Top of RECORDS

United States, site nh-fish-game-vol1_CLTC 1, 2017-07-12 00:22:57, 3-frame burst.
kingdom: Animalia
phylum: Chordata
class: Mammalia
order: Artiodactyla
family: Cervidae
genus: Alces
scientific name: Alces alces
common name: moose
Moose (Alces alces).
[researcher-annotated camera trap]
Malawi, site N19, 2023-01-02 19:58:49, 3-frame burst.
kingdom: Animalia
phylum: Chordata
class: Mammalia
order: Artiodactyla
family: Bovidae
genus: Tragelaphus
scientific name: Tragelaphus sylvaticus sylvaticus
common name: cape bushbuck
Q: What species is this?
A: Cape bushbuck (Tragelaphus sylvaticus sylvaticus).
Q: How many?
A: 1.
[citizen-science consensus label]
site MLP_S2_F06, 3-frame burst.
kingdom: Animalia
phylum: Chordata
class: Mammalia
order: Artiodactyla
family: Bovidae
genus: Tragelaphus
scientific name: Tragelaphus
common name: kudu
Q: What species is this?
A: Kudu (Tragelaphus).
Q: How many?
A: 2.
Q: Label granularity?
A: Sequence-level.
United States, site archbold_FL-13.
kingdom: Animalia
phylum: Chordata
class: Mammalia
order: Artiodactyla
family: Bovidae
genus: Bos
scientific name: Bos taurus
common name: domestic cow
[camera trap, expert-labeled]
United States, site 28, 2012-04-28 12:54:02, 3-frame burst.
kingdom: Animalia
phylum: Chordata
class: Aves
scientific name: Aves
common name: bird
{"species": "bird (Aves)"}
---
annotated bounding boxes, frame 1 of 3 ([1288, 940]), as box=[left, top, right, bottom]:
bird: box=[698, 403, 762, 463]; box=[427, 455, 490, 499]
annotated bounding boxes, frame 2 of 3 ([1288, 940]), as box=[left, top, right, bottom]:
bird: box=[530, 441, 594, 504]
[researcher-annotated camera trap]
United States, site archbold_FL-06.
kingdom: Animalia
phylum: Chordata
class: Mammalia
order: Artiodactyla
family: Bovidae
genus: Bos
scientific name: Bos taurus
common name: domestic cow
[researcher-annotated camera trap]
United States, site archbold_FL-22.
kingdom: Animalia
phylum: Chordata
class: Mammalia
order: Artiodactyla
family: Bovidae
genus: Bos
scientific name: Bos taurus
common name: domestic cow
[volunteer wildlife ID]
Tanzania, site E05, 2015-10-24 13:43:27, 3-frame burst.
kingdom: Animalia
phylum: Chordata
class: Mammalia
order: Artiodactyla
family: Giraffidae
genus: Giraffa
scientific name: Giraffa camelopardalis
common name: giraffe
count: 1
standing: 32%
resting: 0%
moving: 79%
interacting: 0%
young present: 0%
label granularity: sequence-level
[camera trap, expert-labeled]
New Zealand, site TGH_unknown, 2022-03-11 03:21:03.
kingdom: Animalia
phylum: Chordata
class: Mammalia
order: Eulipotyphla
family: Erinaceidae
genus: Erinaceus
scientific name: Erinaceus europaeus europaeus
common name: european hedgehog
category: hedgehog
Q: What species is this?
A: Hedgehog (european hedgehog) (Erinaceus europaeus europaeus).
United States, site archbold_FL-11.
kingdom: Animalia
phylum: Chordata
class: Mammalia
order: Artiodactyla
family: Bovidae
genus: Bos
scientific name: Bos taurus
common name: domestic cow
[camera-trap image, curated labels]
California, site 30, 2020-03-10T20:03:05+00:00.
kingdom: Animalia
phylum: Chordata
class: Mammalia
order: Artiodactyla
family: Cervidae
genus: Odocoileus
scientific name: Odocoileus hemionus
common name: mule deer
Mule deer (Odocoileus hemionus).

Bottom of RECORDS

__TASK STATEMENT__: Using the exact wording, repeat all the entries.

__ANSWER__:
United States, site nh-fish-game-vol1_CLTC 1, 2017-07-12 00:22:57, 3-frame burst.
kingdom: Animalia
phylum: Chordata
class: Mammalia
order: Artiodactyla
family: Cervidae
genus: Alces
scientific name: Alces alces
common name: moose
Moose (Alces alces).
[researcher-annotated camera trap]
Malawi, site N19, 2023-01-02 19:58:49, 3-frame burst.
kingdom: Animalia
phylum: Chordata
class: Mammalia
order: Artiodactyla
family: Bovidae
genus: Tragelaphus
scientific name: Tragelaphus sylvaticus sylvaticus
common name: cape bushbuck
Q: What species is this?
A: Cape bushbuck (Tragelaphus sylvaticus sylvaticus).
Q: How many?
A: 1.
[citizen-science consensus label]
site MLP_S2_F06, 3-frame burst.
kingdom: Animalia
phylum: Chordata
class: Mammalia
order: Artiodactyla
family: Bovidae
genus: Tragelaphus
scientific name: Tragelaphus
common name: kudu
Q: What species is this?
A: Kudu (Tragelaphus).
Q: How many?
A: 2.
Q: Label granularity?
A: Sequence-level.
United States, site archbold_FL-13.
kingdom: Animalia
phylum: Chordata
class: Mammalia
order: Artiodactyla
family: Bovidae
genus: Bos
scientific name: Bos taurus
common name: domestic cow
[camera trap, expert-labeled]
United States, site 28, 2012-04-28 12:54:02, 3-frame burst.
kingdom: Animalia
phylum: Chordata
class: Aves
scientific name: Aves
common name: bird
{"species": "bird (Aves)"}
---
annotated bounding boxes, frame 1 of 3 ([1288, 940]), as box=[left, top, right, bottom]:
bird: box=[698, 403, 762, 463]; box=[427, 455, 490, 499]
annotated bounding boxes, frame 2 of 3 ([1288, 940]), as box=[left, top, right, bottom]:
bird: box=[530, 441, 594, 504]
[researcher-annotated camera trap]
United States, site archbold_FL-06.
kingdom: Animalia
phylum: Chordata
class: Mammalia
order: Artiodactyla
family: Bovidae
genus: Bos
scientific name: Bos taurus
common name: domestic cow
[researcher-annotated camera trap]
United States, site archbold_FL-22.
kingdom: Animalia
phylum: Chordata
class: Mammalia
order: Artiodactyla
family: Bovidae
genus: Bos
scientific name: Bos taurus
common name: domestic cow
[volunteer wildlife ID]
Tanzania, site E05, 2015-10-24 13:43:27, 3-frame burst.
kingdom: Animalia
phylum: Chordata
class: Mammalia
order: Artiodactyla
family: Giraffidae
genus: Giraffa
scientific name: Giraffa camelopardalis
common name: giraffe
count: 1
standing: 32%
resting: 0%
moving: 79%
interacting: 0%
young present: 0%
label granularity: sequence-level
[camera trap, expert-labeled]
New Zealand, site TGH_unknown, 2022-03-11 03:21:03.
kingdom: Animalia
phylum: Chordata
class: Mammalia
order: Eulipotyphla
family: Erinaceidae
genus: Erinaceus
scientific name: Erinaceus europaeus europaeus
common name: european hedgehog
category: hedgehog
Q: What species is this?
A: Hedgehog (european hedgehog) (Erinaceus europaeus europaeus).
United States, site archbold_FL-11.
kingdom: Animalia
phylum: Chordata
class: Mammalia
order: Artiodactyla
family: Bovidae
genus: Bos
scientific name: Bos taurus
common name: domestic cow
[camera-trap image, curated labels]
California, site 30, 2020-03-10T20:03:05+00:00.
kingdom: Animalia
phylum: Chordata
class: Mammalia
order: Artiodactyla
family: Cervidae
genus: Odocoileus
scientific name: Odocoileus hemionus
common name: mule deer
Mule deer (Odocoileus hemionus).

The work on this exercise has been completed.